WHAT THE EXERCISE ASKS: Gather up every line from the entries below that uses the word "between".

EXCERPTED DATA:
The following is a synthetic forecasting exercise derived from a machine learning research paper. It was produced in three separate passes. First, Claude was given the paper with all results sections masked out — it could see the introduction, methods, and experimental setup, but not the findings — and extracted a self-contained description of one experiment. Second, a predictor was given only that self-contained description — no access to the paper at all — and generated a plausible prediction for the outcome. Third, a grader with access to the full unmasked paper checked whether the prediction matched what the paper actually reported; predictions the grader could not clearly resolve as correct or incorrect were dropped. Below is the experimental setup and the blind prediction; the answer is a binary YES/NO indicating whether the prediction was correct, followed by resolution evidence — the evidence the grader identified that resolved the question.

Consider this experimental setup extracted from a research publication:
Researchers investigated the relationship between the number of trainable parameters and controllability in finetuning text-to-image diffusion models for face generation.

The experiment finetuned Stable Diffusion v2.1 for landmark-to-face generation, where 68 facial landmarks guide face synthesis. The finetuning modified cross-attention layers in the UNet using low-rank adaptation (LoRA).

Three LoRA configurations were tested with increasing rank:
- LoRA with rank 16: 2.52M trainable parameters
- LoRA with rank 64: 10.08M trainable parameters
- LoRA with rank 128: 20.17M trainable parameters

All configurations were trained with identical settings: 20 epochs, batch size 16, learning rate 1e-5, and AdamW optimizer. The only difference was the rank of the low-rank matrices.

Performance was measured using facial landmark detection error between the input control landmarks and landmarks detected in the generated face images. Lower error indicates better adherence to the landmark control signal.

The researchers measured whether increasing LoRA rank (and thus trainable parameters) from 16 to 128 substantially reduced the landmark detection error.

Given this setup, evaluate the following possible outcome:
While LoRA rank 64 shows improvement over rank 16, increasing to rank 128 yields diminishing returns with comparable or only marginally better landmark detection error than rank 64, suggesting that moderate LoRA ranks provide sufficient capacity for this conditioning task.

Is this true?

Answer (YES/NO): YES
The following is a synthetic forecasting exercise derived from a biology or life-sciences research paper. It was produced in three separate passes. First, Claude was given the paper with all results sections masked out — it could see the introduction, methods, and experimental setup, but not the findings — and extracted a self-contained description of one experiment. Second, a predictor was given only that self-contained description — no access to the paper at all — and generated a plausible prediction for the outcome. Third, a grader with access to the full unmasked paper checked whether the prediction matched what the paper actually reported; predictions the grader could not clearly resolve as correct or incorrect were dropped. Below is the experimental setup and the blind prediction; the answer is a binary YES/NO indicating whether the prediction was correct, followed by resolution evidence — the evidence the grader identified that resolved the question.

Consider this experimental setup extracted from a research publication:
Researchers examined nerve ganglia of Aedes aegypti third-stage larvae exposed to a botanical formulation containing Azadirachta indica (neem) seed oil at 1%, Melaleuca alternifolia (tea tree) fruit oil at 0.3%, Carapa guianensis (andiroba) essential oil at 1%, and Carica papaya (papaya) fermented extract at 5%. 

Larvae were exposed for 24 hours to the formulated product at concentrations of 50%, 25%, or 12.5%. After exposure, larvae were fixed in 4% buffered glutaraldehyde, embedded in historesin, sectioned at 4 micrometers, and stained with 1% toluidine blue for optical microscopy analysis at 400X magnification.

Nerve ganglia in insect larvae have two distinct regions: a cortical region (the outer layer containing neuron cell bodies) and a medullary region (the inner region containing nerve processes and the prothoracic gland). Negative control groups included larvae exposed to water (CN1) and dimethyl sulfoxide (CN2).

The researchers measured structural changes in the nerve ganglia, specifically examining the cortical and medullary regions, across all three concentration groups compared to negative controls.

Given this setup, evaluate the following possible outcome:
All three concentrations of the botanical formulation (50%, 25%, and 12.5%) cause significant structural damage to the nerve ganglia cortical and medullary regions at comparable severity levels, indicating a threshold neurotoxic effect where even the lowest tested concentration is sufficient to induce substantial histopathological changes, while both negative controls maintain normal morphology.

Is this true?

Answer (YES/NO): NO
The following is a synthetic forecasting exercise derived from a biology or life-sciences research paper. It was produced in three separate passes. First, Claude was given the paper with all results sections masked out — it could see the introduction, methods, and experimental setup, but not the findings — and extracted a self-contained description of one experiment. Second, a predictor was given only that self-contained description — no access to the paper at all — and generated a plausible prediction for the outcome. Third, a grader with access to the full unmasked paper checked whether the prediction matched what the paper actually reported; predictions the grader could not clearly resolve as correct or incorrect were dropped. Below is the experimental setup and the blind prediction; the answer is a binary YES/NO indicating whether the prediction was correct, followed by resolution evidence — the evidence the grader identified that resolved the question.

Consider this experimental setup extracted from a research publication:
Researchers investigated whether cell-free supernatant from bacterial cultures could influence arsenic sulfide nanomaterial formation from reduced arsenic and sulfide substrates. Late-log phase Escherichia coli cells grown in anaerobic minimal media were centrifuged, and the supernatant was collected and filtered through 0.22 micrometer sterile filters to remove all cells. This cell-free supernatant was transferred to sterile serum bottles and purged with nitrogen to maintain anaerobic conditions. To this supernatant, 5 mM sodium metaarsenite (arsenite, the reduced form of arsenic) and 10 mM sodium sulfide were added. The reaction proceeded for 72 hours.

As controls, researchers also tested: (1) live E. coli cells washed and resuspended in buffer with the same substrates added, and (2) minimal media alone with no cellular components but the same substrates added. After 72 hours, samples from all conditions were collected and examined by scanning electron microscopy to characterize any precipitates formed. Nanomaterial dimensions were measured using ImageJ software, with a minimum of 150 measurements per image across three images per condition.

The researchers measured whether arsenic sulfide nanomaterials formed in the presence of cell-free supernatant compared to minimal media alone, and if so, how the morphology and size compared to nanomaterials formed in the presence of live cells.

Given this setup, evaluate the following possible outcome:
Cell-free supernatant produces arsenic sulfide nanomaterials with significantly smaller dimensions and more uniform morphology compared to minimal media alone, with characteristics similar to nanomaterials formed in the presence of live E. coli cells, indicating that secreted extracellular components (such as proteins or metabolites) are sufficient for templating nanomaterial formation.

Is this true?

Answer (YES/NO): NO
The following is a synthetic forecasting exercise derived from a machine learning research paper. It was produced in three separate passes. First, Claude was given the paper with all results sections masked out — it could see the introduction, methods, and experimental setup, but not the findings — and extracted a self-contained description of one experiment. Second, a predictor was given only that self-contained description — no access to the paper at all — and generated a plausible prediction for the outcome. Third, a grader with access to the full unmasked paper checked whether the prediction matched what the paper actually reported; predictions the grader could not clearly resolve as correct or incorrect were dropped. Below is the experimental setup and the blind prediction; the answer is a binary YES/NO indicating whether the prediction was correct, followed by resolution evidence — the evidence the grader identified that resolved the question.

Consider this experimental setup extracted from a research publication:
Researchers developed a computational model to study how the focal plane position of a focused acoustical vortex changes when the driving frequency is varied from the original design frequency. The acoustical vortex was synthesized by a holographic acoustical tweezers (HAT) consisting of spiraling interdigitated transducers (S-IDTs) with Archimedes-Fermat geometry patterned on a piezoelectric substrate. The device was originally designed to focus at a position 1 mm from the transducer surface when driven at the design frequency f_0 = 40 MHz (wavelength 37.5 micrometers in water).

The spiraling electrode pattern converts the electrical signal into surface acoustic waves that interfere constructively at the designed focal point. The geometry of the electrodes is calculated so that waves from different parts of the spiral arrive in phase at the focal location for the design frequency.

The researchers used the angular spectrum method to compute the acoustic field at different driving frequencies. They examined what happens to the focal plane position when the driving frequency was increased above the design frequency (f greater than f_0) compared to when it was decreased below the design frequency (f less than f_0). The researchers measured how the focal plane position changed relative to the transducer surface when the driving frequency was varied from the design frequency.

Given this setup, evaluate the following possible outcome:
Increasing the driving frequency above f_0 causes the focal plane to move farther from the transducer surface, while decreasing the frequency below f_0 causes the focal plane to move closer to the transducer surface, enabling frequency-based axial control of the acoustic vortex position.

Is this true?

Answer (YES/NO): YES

WRITTEN SOLUTION:
Researchers investigated the relationship between the number of trainable parameters and controllability in finetuning text-to-image diffusion models for face generation.
Performance was measured using facial landmark detection error between the input control landmarks and landmarks detected in the generated face images. Lower error indicates better adherence to the landmark control signal.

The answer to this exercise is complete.